• In the case of Government of Zanzibar v British Aerospace (Lancaster House) Ltd [2000] 1 WLR 2333, when rescission of contract may be granted at the time of hearing then therefore damages can be claimed in accordance with s 2(2) of the Misrepresentation Act 1967.
  • This contract law case involved rescission, damages and misrepresentation.

Facts of the Case

  • C had an agreement with D regarding the sale and purchase of an executive jet. This jet was faulty so C discontinued regular instalments on the lease agreement.
  • C claimed damages based on s 2(2) of the Misrepresentation Act 1967 and wanted to rescind the contract agreement against D.


  • Was there an innocent misrepresentation?
  • Should the action be dismissed or would another sanction suffice?

Held by High Court

  • Appeal dismissed – rescission and damages don’t apply and clause 23 is not explicitly reasonable. Action 679 is terminated.

Raymond Jack QC

Should the jurisidiction award damages?

  • Phrases from the writ in question of misrepresentation: “airworthy, reliable and without design or construction defects”. Before the writs were issued, C did not make a claim for rescission.
  • “The scheme of the section is thus in my view that section 2(1) gives a right to damages for non-fraudulent misrepresentation subject to the defence that the representor had reasonable grounds to believe his representation true, whereas section 2(2) gives the court power to award damages where this would be more equitable than making an order for rescission or upholding a previous rescission by act of party”.

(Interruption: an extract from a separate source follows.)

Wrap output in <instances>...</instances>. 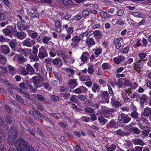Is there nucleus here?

Misrepresentation and reasonableness

  • Not enough evidence to show whether clause 23 constitutes as misrepresentation as per the reasonableness test of the Unfair Contract Terms Act 1977.
  • Previous courts tackled the similar question of whether reasonable grounds applies as shown in William Sindall Plc. v. Cambridgeshire County Council [1994] 1 WLR 1016 and Thomas Witter Ltd. v. T.B.P. Industries Ltd. [1996] 2 All E.R. 573.
  • “In short, the power to award damages is an alternative to an order for rescission or the upholding of a prior rescission by the representee if that has occurred”.